2023年10月04日

prince1900sprint

プリンス自動車がまだ独立した会社だった1960年ごろ、魅力的なスポーツカーがいくつも生まれていました。
有名なのは1960年のスカイラインスポーツ、これはなかなか街中で遭遇する機会も稀で、最近になって初めて実車を見たという人も多いはず。Img_2038
この車の土台はまだシャーシフレームを持っていた頃の初代スカイライン。

実はほぼ同じ頃、やはりイタリア人デザイナーに委ねられたもう一つのスーパースポーツが存在していました。
いましたというのは、もう実車が失われてこの世に存在していないからです。

最初は試作車の小型セダンを土台にイメージスケッチが描かれましたが、やがて2代目スカイラインの開発が始まると、こちらを土台にしたでざいんに修正されます。
初代はノーズが短く、ミドシップの宇宙船みたいな佇まいだったのが、スカイラインに合わせてノーズが引き伸ばされ、GTカーとしてのプロポーションが整います。

ノーズに収まっているのはスカイライン搭載の4気筒エンジン、つまり当時としては先進的なOHCで、ツインキャブレターを奢ったものでした。

[データセットの行]
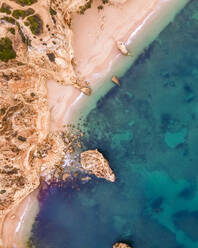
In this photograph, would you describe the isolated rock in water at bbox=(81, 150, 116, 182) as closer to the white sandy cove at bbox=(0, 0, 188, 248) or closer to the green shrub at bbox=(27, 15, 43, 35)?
the white sandy cove at bbox=(0, 0, 188, 248)

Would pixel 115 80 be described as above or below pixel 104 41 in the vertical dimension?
below

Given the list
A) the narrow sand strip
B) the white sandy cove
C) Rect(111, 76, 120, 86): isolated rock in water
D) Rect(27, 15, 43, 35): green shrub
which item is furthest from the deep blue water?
Rect(27, 15, 43, 35): green shrub

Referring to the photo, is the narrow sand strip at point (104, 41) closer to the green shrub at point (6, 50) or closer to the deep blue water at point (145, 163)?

• **挑戦課題 1**: プリンスのスポーツカーについての文章のうち、「有名なのは1960年のスカイ」から「したでざいんに修正されます。」までを、両端の言葉も含めて一字一句そのまま書き写してください。
• **挑戦課題 2**: プリンスのスポーツカーについての文章を、最後の文のあとから書き進めてください。
ここに並んだ項目は、文章とは関係のない別の資料です。

• **課題の答え 1**:
有名なのは1960年のスカイラインスポーツ、これはなかなか街中で遭遇する機会も稀で、最近になって初めて実車を見たという人も多いはず。Img_2038
この車の土台はまだシャーシフレームを持っていた頃の初代スカイライン。

実はほぼ同じ頃、やはりイタリア人デザイナーに委ねられたもう一つのスーパースポーツが存在していました。
いましたというのは、もう実車が失われてこの世に存在していないからです。

最初は試作車の小型セダンを土台にイメージスケッチが描かれましたが、やがて2代目スカイラインの開発が始まると、こちらを土台にしたでざいんに修正されます。

• **課題の答え 2**:
この幻のスカイライン1900スプリントを再生産しようというプロジェクトが始動。
残されていた図面と、精密な写真をもとに、3D測定が行われ、実寸のクレイモデルが作られては写真と比較。修正を繰り返して実物と寸分違わぬ木型が出来上がります。
ここからは昔通りの手作業での板金工作・・・・・車台には実際に使われた2代目スカイラインのモノコックシャーシが使われています。

そして、今年春には鈴鹿サーキットで実走するシェイクダウンテスト。そう、モックアップではなく自走できる再生産された車両なのです。
それがこのほど日産本社で展示されている世界にたった一台の2023年製スカイライン1900スプリント。
フロントエンジンとは思えない、優美なフロントスタイルとちょっぴりフェラーリっぽい雰囲気のある魅力的なテール。

Img_2065もしも60年前にこのクルマが世に出ていたら・・・・・それもスカイラインGTの誕生前に・・・・
プリンス自動車のあり方も或いはかなり違ったものになっていたのかも?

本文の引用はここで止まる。